JOB:
Repeat the material below exactly, with no pictures.

── SUPPLIED MATERIAL ──

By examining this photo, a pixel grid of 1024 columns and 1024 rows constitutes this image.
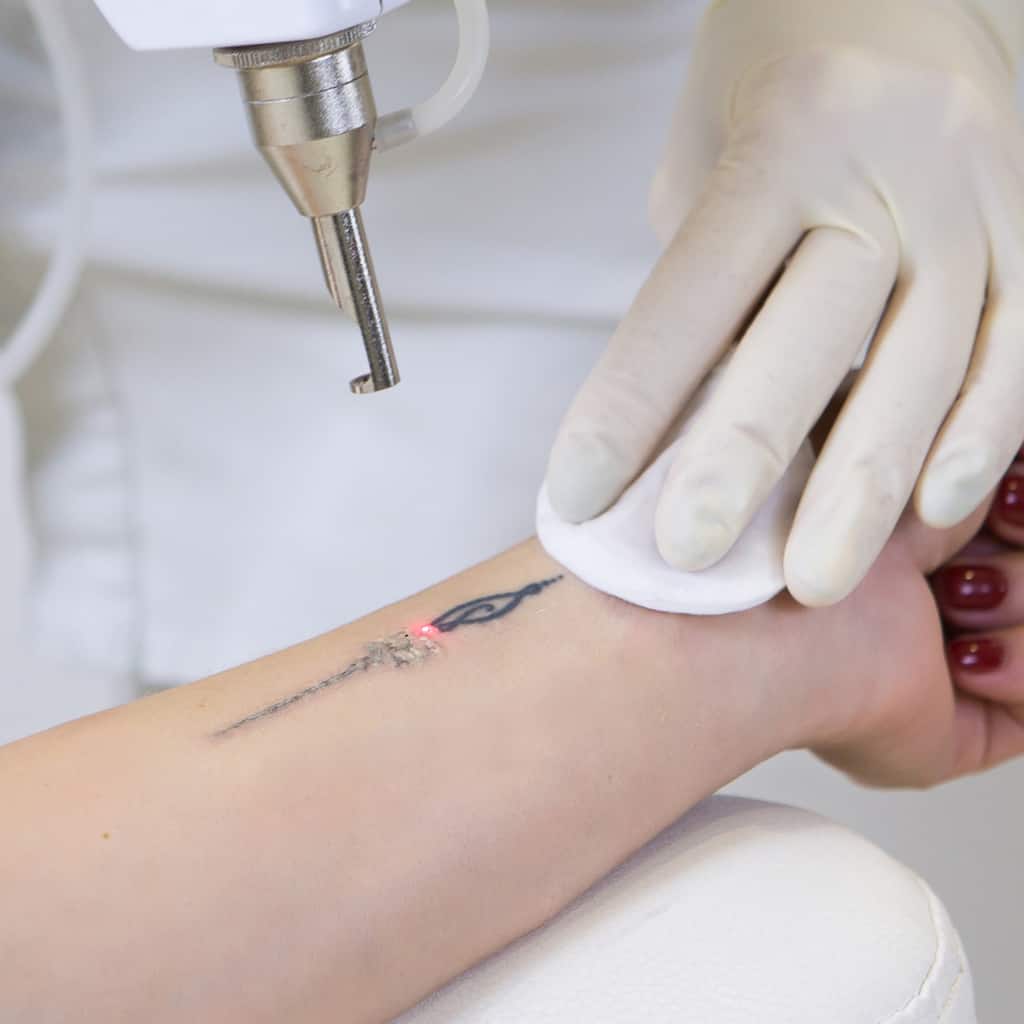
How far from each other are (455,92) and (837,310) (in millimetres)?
298

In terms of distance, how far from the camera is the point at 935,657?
87cm

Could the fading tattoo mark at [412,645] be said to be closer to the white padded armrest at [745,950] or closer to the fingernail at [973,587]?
the white padded armrest at [745,950]

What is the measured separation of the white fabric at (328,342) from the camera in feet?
3.82

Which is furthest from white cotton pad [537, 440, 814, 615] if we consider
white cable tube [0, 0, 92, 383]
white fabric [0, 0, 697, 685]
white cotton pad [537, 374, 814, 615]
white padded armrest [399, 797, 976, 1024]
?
white cable tube [0, 0, 92, 383]

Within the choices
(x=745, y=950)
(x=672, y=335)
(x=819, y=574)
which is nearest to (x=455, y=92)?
(x=672, y=335)

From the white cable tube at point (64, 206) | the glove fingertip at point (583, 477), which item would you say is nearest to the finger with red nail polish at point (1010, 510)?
the glove fingertip at point (583, 477)

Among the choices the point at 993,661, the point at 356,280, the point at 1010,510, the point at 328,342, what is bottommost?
the point at 993,661

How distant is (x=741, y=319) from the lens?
2.80ft

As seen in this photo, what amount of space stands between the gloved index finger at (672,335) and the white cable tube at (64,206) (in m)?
0.53

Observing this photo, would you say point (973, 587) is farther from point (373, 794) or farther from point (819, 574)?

───

ANSWER TO THE TASK:
By examining this photo, a pixel grid of 1024 columns and 1024 rows constitutes this image.
How far from each other are (455,92) and (837,310) (in millimetres)?
298

In terms of distance, how far from the camera is the point at 935,657?
87cm

Could the fading tattoo mark at [412,645] be said to be closer to the white padded armrest at [745,950] or closer to the fingernail at [973,587]?
the white padded armrest at [745,950]

What is the measured separation of the white fabric at (328,342) from the camera in feet?
3.82

Which is furthest from white cotton pad [537, 440, 814, 615] if we consider
white cable tube [0, 0, 92, 383]
white fabric [0, 0, 697, 685]
white cotton pad [537, 374, 814, 615]
white padded armrest [399, 797, 976, 1024]
?
white cable tube [0, 0, 92, 383]

Within the choices
(x=745, y=950)
(x=672, y=335)
(x=819, y=574)
which is nearest to (x=455, y=92)?
(x=672, y=335)

From the white cable tube at point (64, 206) | the glove fingertip at point (583, 477), which item would you say is nearest to the finger with red nail polish at point (1010, 510)?
the glove fingertip at point (583, 477)

Among the choices the point at 993,661, the point at 356,280, the point at 1010,510, the point at 328,342, what is bottommost?
the point at 993,661

How distant is (x=741, y=319) from the lens?
2.80ft

As seen in this photo, what amount of space stands between the gloved index finger at (672,335) and the white cable tube at (64,206) (in m)?
0.53

Observing this photo, would you say point (973, 587) is farther from point (373, 794) or farther from point (819, 574)?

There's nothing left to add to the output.